MoodyÕ downgrades JPMorgan prime jumbo residential mortgage loans

But Chase says new rating based on incomplete information

Moody’s Investors Service announced it is downgrading its assessment for JPMorgan Chase Bank’s jumbo residential mortgage originator from strong to above average.

This change was driven by a significant increase in loans acquired from Chase’s correspondents with delegated underwriting authority.

Moody’s explained its assessment is based on strong collateral performance of Chase’s prime jumbo residential mortgage loans, above average lending practices for prime jumbo residential mortgage loans and above average operational stability.

But Chase disputed the downgrade, saying it was based on insufficient information.

“We respectfully disagree with the rating and feel it’s based on insufficient information,” a Chase Home Lending spokesperson told HousingWire. “While we provide select correspondent lenders with delegated underwriting authority, we also then conduct individual underwriting reviews on roughly half of those loans.

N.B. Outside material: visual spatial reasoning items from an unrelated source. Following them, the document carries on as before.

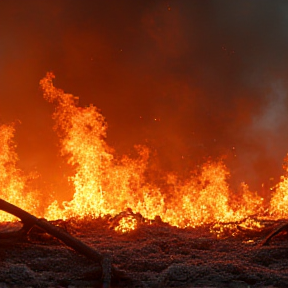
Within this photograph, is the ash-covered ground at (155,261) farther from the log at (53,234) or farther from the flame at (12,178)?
the flame at (12,178)

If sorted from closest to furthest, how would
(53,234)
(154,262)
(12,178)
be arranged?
1. (154,262)
2. (53,234)
3. (12,178)

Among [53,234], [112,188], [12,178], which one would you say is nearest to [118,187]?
[112,188]

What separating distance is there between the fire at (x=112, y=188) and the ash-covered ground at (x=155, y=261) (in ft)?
13.9

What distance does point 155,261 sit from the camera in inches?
271

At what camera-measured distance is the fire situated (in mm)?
14539

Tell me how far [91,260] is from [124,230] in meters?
3.25

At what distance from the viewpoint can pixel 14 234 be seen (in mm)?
7270

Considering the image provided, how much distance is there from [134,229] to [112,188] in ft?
24.1

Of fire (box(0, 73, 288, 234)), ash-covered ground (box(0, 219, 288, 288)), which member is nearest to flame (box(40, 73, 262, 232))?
fire (box(0, 73, 288, 234))

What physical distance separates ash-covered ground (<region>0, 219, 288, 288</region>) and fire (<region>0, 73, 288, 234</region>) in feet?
13.9

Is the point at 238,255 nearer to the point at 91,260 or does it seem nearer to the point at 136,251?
the point at 136,251

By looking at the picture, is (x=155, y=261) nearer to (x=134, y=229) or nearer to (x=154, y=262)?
(x=154, y=262)

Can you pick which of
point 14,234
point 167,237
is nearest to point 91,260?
point 14,234

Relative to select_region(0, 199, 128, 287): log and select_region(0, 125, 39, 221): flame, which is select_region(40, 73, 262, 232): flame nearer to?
select_region(0, 125, 39, 221): flame
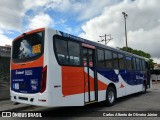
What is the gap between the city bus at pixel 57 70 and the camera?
777 centimetres

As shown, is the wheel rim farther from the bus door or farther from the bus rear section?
the bus rear section

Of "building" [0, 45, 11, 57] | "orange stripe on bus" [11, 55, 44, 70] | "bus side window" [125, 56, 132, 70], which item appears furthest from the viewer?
"bus side window" [125, 56, 132, 70]

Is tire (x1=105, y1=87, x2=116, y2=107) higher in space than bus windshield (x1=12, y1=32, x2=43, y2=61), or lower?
lower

These are high-quality loans that perform well.”

Chase originated 187,980 prime jumbo residential mortgage loans, a total of about $147.1 billion, during the 69-month period ending September 30, 2017. But during that time, Chase acquired about 63% of its jumbo loans through its correspondent channel. Its remaining loans were originated through its retail and consumer direct channels.

In the assessment, Moody’s reviewed Chase’s loan performance and originator ability, which included analyzing its ability to accurately assess borrowers' willingness and ability to repay their mortgage loans, its ability to accurately and objectively assess property value and its ability to acquire loans closed in accordance with laws and regulations. The assessment also took into account Chase’s financial strength and support functions to determine its originator stability.

Moody’s report explained that the bank’s new loan origination system, Mortgage Express, is not visually intuitive and lacks innovations the company has seen in other systems.

“Chase’s new LOS system is unique in that it uses a character user interface, compared to the graphical user interface, technology typically used by other originators that we have assessed,” the report stated.

But once again Chase disagreed.

“The LOS comments were solely based on back-end aesthetics and not the capabilities and innovative solutions it brings to our customers,” the spokesperson said. “We are in the final stages of rolling out a digital mortgage experience nationally. The feedback from customers has been overwhelmingly positive.”